Hundreds of school girls freed in Nigeria days after kidnapping
Hundreds of girls abducted from their school in north-western Nigeria last week have been released, a government official said on Tuesday.
“The girls have been released,” Zamfara State Commissioner for Security and Home Affairs Abubakar Dauran told dpa, referring to 317 children who had been kidnapped on Friday by unidentified gunmen in the town of Jangebe.
Thirty-eight of the kidnapped girls, however, still seemed to be missing on Tuesday, according to Zamfara State governor Bello Matawalle.
The governor said 279 girls had been freed and were in safety.

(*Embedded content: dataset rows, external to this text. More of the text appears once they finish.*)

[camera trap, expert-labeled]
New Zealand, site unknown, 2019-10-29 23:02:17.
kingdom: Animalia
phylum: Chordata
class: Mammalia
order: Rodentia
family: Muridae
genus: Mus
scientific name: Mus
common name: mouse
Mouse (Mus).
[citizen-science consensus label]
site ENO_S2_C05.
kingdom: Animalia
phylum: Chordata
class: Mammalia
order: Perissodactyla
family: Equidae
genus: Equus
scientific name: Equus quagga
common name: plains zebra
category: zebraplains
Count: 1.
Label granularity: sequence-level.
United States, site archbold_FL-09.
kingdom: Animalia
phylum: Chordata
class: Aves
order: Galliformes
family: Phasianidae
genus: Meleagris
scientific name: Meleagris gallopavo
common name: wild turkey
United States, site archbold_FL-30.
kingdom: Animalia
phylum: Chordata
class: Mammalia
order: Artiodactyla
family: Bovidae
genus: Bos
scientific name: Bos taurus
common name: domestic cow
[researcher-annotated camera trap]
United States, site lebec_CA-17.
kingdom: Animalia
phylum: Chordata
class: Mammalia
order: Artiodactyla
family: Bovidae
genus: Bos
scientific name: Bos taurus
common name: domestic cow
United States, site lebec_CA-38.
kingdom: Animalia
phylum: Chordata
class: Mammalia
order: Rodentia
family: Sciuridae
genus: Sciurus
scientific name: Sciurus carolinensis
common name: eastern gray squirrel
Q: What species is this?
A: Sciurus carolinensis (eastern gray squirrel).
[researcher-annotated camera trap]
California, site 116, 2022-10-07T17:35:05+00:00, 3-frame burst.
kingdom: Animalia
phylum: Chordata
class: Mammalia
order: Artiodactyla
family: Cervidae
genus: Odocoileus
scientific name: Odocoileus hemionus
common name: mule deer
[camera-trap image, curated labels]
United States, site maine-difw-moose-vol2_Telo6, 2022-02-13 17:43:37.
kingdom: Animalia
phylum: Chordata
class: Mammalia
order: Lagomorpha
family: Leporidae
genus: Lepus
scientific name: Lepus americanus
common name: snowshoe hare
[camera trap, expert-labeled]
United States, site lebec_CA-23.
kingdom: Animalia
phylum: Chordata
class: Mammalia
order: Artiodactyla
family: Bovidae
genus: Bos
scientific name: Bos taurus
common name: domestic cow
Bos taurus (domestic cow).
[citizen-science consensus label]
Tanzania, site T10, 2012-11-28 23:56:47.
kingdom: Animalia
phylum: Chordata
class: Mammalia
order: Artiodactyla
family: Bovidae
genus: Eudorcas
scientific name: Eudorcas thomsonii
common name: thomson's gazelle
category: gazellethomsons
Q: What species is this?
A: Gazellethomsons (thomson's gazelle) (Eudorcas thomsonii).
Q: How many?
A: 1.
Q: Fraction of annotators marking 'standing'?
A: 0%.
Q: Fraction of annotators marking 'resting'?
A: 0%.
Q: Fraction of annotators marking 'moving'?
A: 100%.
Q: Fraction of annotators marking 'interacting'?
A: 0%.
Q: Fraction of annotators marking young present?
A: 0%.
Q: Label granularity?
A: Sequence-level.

There has been a sharp increase in kidnappings by armed gangs in Nigeria, Africa’s most populous nation, in past months.
In mid-february, at least 44 people, most of them children, were abducted from a school near the community of Kagara in west-central Niger State.
Three days earlier, unknown gunmen kidnapped some 20 people on their way home from a wedding in the same state.
Both groups and several other people who had been detained even longer, were released earlier this week.
But some 300 schoolboys, abducted in north-western Katsina State in December, are still missing.
No group has claimed responsibility for any of the abductions. It is not known whether the government paid a ransom for the releases.
Mass abductions are common in the West African nation. They are sometimes carried out by Islamist terrorists, who force girls and women into marrying their fighters or becoming suicide bombers, and use other abductees as labourers.
Other kidnappings are carried out by criminal gangs for ransom.